丼ものは、1杯で塩分が5~6gくらい入っている場合が多いでしょう。食べた後に水が飲みたくなるのは、血液の塩分濃度が上がっている証拠。できれば、丼ものや混ぜご飯は避け、定食などを選択するほうがいいでしょう。カップ麺も1個に5~6g入っていて、汁を残したとしてもその半分以上の塩分をとってしまいます。

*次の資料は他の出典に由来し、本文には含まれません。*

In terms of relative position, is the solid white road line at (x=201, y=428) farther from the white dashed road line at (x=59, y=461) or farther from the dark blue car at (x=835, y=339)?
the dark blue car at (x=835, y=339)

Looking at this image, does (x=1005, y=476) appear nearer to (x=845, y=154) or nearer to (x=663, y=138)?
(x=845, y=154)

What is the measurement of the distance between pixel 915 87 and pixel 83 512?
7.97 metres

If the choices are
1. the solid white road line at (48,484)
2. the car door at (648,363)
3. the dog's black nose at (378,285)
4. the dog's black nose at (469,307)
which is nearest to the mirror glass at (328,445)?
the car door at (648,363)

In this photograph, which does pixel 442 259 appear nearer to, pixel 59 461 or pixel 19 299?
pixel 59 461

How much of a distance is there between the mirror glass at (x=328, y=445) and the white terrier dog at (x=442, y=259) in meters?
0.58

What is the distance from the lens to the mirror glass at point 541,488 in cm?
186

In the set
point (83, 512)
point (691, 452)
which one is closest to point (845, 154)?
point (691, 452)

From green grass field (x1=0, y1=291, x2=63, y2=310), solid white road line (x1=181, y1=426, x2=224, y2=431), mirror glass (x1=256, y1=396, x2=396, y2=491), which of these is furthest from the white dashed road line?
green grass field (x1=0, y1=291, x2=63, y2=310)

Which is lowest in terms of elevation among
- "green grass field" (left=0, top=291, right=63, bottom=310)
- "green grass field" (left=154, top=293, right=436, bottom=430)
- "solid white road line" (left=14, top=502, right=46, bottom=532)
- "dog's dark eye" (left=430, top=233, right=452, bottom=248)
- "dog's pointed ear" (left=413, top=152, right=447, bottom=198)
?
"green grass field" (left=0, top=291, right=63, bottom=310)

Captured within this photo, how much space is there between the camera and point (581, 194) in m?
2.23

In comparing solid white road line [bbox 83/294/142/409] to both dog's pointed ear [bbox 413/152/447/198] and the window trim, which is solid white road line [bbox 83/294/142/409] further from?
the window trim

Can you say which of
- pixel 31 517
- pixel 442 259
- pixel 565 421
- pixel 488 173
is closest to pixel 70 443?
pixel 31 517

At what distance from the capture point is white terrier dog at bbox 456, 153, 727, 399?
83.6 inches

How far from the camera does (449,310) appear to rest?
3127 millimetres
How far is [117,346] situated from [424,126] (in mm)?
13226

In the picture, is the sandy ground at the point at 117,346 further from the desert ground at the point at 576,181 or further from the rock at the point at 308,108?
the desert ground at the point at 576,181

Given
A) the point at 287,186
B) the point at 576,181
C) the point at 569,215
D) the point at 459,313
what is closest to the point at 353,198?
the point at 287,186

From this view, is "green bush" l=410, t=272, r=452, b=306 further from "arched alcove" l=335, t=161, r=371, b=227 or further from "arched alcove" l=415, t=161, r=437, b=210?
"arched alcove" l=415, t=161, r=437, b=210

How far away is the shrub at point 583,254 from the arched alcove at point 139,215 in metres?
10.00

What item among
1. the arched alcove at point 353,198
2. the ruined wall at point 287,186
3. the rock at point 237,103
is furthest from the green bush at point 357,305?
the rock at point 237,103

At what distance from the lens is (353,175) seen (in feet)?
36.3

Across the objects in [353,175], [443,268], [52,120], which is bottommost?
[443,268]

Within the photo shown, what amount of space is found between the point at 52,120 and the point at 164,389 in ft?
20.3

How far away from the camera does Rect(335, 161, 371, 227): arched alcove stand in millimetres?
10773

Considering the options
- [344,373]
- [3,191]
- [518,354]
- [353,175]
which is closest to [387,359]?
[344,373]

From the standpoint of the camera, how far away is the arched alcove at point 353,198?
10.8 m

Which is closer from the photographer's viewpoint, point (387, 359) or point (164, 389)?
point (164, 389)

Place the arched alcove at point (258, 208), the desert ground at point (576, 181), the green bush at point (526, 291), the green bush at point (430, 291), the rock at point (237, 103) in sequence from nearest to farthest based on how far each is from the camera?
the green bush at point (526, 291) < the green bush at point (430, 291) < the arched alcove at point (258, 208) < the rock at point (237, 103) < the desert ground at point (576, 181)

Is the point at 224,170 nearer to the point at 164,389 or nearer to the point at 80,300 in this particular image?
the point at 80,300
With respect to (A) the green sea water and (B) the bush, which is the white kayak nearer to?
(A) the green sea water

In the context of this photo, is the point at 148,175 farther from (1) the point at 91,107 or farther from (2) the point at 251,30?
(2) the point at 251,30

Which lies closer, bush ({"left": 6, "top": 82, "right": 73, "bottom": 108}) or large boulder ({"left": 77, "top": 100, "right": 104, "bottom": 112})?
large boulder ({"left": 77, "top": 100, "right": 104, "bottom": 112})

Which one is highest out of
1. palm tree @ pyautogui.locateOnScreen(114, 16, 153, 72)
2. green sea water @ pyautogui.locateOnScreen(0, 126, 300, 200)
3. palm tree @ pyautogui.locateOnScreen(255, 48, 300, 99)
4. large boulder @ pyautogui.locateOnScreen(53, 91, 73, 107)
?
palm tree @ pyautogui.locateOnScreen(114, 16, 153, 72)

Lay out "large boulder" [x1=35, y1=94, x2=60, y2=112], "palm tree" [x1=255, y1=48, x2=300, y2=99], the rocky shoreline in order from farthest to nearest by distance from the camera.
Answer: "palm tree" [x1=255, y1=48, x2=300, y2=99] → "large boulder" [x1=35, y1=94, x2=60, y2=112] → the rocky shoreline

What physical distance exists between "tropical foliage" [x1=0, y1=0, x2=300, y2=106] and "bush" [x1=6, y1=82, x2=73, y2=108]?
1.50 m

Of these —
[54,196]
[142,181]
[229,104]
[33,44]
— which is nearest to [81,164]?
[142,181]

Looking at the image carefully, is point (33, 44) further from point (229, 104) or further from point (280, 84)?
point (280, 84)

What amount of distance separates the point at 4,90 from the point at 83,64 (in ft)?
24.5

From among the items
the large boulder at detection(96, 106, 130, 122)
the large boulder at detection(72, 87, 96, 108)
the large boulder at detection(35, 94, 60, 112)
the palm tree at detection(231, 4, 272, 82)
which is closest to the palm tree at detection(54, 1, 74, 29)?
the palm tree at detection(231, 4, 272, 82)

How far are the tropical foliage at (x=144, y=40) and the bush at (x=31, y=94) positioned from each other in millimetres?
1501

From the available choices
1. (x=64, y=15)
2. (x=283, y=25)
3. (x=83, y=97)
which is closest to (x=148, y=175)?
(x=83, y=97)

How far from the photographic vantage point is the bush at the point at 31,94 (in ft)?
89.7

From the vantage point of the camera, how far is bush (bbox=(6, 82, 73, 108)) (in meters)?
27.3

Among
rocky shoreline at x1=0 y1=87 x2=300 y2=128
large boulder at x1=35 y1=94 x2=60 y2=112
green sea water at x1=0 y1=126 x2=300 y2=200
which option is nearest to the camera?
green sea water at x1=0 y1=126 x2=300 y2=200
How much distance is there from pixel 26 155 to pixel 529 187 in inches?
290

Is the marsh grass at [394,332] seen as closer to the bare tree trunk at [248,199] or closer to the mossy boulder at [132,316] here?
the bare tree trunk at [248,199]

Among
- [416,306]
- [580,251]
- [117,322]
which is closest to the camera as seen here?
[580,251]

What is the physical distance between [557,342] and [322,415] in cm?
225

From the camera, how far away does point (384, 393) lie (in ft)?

朝に食べることが多い食パンも注意が必要です。6枚切り1枚に塩分が1g近く入っているので、2枚食べると2g近くになります。食べ過ぎないように注意しましょう。
腎機能が低下していなければ、カリウムをとるのも有効です。カリウムにはナトリウムを排出する作用があります。果物や生野菜に多く含まれているので、暑い季節にはとりやすい栄養素です。ただし、カリウムは水に溶ける性質があり、野菜をゆでたりすると流れ出てしまうので注意しましょう。
フレッシュな野菜を食べるのが難しいときは、トマトジュースなどでカリウムを補給するのもお勧めです。フルーツジュースにもカリウムは含まれますが、果糖が多いので注意が必要です。果糖は体内ですぐに中性脂肪に変わり、内臓脂肪を増やしてしまいます。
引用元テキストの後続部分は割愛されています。